“以后我们先去食堂吃完晚饭再捡破烂吧。家里有什么食材吗?”我忍俊不禁,跟着梦幻把蛇皮袋放进还算宽阔的院子一角, 忽然一阵略大的寒风吹来, 我打了个寒颤。
“班长种了蔬菜。”梦幻拿出钥匙去开门让我先进去, 将灯打开后转身往回走,“我去弄点, 过会下面条吃,吃吗?”
唔……什么时候梦幻跟班长这么熟了。
“吃。”我按住梦幻想关上能抵御寒气的门, “开着吧,院子里黑乎乎的。”
“我早就熟悉这里了好吧。”梦幻没好气道,但还是松开了手, “你先去洗手吧。”
班长回来了,见到我一点也不意外,她上来就问梦幻:“还有吃的吗?”然后转身熟练地把门后的两条用旧了的毛巾把门缝堵得死死的。
梦幻显然是习惯了给班长留夜宵, 不咸不淡说:“自己去弄。”
我抿了下唇。
班长一边往厨房里走,一边朝我们喊:“游欢,你跟梦幻一块把那个大矮方桌搬出来吧。”
梦幻胳膊横在腰间支撑胳膊肘, 她支着下巴问我:“你们这也商量好了?一起学习的事。”
我笑而不语。
梦幻瘪了下嘴, 带我去搬桌子。
班长捧着碗欢快地吃面条, 时不时像个大姐大领导小弟做事一般指使我们:“杂物间还有好几条大棉被呢,待会我跟你们一块套上被单, 然后铺到地上, 这样就不会很冷了, 而且还有很多热水袋,房东奶奶看做优惠买多便宜一下子买多了,给了我不少。”她们用的是一种老式的银色鸣笛电水壶, 容量大,我儿时家里用的就是这个。
我们把一块平常只会路过但不会用到的位置打扫地干干净净,然后把桌子挪过去。这时班长吃完饭了,利落地把锅碗洗了,擦着手过来跟我们一起装了两个大棉被。
我看着这些洗的干干净净大小长度不一的旧棉被,上面散发着淡淡的被阳光晒过的味道,不禁问班长:“你从哪弄这么多被子的?”
班长得意地娇俏一笑,道:“从废品站收的,房东奶奶和爷爷认识那里的人,让给我留着,可便宜了,几块钱一条就卖给我了,上次梦幻来我就又买了点。

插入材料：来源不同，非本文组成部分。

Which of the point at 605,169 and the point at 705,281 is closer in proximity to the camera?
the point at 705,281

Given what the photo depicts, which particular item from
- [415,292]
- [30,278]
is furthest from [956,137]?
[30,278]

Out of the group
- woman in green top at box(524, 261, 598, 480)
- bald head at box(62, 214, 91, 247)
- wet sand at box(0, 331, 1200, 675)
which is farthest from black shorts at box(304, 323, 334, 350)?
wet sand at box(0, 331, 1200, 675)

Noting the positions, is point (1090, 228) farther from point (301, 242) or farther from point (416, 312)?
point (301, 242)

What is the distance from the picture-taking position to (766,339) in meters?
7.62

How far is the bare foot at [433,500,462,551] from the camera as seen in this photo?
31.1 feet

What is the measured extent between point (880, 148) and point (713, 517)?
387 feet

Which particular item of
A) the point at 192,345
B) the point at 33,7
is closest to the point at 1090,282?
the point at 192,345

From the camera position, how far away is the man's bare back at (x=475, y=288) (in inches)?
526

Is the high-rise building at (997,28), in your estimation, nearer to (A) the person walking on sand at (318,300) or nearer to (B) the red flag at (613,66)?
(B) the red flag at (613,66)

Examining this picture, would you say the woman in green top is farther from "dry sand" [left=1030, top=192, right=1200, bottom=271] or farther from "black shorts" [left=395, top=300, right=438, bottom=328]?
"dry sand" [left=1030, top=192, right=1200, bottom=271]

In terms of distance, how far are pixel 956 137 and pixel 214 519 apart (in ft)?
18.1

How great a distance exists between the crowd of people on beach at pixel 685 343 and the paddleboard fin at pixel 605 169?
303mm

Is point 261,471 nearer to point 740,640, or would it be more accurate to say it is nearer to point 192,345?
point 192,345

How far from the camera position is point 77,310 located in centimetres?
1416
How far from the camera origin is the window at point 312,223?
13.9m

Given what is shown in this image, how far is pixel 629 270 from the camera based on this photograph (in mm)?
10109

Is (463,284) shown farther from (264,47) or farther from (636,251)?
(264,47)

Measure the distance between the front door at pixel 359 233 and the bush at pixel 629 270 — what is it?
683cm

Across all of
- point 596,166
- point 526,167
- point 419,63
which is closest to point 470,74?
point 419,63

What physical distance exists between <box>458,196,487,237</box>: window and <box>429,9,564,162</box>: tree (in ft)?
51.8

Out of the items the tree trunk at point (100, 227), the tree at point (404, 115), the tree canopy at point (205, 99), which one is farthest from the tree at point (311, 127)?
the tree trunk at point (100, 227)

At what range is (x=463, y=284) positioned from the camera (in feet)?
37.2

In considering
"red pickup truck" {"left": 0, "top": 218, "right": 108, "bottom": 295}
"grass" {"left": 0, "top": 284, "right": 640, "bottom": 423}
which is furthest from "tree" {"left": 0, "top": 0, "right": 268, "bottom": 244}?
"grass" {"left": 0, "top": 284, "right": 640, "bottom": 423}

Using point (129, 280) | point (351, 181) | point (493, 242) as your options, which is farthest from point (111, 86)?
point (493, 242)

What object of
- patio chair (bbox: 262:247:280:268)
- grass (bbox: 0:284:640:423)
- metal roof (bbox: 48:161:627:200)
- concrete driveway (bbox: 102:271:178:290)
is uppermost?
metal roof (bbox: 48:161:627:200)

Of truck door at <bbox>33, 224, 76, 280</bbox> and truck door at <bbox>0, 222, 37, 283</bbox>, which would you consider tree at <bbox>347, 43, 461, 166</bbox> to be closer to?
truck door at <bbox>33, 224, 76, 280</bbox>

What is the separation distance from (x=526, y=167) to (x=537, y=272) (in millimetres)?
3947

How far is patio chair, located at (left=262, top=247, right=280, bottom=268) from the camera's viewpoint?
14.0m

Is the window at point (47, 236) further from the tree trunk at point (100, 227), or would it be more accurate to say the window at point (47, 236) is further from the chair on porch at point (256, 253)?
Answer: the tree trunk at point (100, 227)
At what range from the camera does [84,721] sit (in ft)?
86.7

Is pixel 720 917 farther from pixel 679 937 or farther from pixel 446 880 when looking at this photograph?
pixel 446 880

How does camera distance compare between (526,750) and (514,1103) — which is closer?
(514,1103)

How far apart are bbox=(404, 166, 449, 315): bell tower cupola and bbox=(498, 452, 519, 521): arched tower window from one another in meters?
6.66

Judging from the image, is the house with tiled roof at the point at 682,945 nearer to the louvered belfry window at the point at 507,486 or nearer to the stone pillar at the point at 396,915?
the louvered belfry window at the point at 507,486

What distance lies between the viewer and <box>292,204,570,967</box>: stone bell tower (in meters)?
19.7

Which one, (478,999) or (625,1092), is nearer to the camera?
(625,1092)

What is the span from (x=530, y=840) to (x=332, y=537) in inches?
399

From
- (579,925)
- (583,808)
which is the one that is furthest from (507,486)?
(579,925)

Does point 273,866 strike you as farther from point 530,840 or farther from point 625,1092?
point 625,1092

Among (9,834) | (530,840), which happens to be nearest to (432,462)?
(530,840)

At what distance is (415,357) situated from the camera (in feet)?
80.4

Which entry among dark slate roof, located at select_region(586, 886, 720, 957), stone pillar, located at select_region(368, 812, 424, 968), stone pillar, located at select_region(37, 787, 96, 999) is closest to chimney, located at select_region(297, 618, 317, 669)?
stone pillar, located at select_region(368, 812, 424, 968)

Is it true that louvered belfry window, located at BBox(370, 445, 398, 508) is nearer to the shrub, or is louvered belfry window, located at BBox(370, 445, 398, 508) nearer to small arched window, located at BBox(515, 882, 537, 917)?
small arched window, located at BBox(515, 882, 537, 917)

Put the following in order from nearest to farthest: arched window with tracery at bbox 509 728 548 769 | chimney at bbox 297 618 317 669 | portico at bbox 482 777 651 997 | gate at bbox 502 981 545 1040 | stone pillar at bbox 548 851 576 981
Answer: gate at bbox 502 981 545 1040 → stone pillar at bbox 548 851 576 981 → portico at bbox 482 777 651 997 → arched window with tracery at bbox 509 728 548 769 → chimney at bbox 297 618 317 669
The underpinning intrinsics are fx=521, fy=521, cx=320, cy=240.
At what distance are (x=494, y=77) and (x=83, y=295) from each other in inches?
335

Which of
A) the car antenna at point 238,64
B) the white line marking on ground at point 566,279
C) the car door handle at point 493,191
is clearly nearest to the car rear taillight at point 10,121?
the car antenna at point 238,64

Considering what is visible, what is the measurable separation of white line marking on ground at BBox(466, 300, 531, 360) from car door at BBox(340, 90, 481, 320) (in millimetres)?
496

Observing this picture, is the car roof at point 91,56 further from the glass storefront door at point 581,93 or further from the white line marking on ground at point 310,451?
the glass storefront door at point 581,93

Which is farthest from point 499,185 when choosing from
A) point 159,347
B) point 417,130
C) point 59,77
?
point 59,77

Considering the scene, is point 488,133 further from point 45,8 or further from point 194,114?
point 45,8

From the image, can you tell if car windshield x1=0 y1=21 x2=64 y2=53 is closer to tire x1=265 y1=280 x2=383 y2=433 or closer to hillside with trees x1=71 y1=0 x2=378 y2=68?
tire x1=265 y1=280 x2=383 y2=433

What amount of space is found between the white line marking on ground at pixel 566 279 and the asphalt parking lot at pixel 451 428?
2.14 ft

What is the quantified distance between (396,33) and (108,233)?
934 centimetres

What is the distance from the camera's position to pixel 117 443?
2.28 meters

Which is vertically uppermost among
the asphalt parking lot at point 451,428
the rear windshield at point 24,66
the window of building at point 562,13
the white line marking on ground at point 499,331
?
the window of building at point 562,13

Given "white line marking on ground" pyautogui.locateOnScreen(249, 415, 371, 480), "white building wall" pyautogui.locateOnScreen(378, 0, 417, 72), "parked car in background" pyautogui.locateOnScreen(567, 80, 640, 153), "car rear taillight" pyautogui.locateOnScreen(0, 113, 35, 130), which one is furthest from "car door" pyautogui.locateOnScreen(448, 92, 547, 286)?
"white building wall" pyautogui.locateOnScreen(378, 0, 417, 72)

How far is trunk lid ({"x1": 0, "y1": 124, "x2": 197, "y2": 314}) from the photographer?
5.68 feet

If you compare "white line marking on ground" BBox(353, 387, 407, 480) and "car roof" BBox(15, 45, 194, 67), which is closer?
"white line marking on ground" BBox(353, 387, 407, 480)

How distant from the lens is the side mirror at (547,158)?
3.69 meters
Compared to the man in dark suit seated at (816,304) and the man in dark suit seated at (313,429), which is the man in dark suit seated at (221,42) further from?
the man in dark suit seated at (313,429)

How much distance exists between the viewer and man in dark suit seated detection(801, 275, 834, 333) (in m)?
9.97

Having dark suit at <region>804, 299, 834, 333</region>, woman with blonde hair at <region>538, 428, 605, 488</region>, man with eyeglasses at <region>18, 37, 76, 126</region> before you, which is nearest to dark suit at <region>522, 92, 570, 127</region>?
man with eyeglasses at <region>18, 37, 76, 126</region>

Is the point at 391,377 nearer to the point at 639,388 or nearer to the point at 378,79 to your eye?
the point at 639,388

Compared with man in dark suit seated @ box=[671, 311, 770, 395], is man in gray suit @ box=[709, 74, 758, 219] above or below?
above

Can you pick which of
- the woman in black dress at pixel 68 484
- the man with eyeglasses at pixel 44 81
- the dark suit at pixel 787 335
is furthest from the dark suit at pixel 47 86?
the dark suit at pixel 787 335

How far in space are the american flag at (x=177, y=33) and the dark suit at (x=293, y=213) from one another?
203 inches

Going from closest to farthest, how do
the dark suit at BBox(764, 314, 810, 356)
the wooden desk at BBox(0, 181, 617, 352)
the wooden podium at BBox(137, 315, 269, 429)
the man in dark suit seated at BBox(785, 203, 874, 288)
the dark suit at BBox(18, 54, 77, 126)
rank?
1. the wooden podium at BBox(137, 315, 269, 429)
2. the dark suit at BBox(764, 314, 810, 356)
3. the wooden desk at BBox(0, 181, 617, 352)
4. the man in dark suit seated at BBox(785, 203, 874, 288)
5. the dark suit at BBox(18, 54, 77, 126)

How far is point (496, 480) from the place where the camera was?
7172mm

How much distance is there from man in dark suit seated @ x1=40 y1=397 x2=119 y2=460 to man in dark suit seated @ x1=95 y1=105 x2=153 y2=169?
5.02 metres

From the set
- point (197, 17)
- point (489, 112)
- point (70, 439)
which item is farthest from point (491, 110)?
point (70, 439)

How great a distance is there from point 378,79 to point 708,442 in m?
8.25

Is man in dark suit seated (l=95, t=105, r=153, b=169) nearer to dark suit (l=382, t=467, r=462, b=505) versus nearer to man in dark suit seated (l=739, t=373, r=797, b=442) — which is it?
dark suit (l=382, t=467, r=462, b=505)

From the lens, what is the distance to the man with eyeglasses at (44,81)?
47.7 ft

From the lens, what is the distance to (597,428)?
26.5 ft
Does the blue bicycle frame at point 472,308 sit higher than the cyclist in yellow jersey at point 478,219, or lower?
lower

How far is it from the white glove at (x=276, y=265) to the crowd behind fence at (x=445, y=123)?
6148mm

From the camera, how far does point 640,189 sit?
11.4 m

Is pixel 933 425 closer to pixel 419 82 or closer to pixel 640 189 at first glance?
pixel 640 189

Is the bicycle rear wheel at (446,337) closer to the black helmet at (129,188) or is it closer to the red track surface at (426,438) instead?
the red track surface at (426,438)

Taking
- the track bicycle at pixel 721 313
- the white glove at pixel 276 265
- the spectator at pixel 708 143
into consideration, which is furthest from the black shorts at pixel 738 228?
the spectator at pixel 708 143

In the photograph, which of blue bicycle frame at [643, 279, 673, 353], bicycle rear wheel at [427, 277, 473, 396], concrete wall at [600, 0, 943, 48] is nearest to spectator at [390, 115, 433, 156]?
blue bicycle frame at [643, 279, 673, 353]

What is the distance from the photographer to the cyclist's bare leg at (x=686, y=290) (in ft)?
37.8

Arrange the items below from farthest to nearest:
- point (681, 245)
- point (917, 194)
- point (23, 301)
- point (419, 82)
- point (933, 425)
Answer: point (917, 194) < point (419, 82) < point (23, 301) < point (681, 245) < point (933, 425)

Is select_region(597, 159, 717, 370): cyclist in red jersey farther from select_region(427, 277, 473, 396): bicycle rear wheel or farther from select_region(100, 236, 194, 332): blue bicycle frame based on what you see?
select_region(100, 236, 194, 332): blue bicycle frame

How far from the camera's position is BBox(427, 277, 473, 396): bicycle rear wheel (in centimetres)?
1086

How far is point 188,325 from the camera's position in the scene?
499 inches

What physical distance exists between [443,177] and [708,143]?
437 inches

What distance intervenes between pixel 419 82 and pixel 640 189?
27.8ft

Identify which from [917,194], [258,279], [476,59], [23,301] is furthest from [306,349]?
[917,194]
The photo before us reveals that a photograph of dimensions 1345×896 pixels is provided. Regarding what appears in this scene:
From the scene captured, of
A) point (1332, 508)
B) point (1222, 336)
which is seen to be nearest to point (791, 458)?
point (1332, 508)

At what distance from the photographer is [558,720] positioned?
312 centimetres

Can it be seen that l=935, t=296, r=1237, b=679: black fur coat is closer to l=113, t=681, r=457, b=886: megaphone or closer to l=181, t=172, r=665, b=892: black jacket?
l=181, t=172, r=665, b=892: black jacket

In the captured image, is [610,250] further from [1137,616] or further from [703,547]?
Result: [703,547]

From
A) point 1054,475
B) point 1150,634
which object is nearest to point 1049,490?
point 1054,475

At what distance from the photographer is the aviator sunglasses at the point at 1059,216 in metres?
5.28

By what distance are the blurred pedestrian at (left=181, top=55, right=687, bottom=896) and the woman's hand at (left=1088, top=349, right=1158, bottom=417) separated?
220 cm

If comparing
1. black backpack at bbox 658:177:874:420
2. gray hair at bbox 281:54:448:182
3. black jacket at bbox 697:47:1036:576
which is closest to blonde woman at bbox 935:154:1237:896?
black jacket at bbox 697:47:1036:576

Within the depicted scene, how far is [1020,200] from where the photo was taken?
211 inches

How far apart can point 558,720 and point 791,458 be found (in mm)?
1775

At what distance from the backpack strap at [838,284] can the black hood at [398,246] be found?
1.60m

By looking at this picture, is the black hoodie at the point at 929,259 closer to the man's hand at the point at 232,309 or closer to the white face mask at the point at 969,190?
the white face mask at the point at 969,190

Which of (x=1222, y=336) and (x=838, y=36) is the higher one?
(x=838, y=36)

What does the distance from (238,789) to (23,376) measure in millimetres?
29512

”
梦幻在外面拿着马克笔在大矮方桌的四个脚所对应的被子上画记号,然后起身就要搬桌子,跟班长一块出来的我连忙帮她一块搬。
“接下来把这两条被子剪出四个洞就行了。”班长拿起地上的剪刀对着马克笔画出来的范围动作起来,我拉过来一个小板凳跟着一块,梦幻转身拿出三个暖水袋说:“我去烧热水。”
被子很厚,我费力地剪着,抬头说:“我过会来帮你装。”
我们把略方又大又厚重的两条被子对齐,从洞口把下面的那一条被子照葫芦画瓢地画出四个歪瓜裂枣的圆,然后继续剪,最终一齐铺在地上,把桌子顺着洞口放了上去。
折腾了半天,将近十点半,我们终于歇下来,掀开第一层棉被坐了进去,又把暖水袋放在腿上,各自拿出需要的书本。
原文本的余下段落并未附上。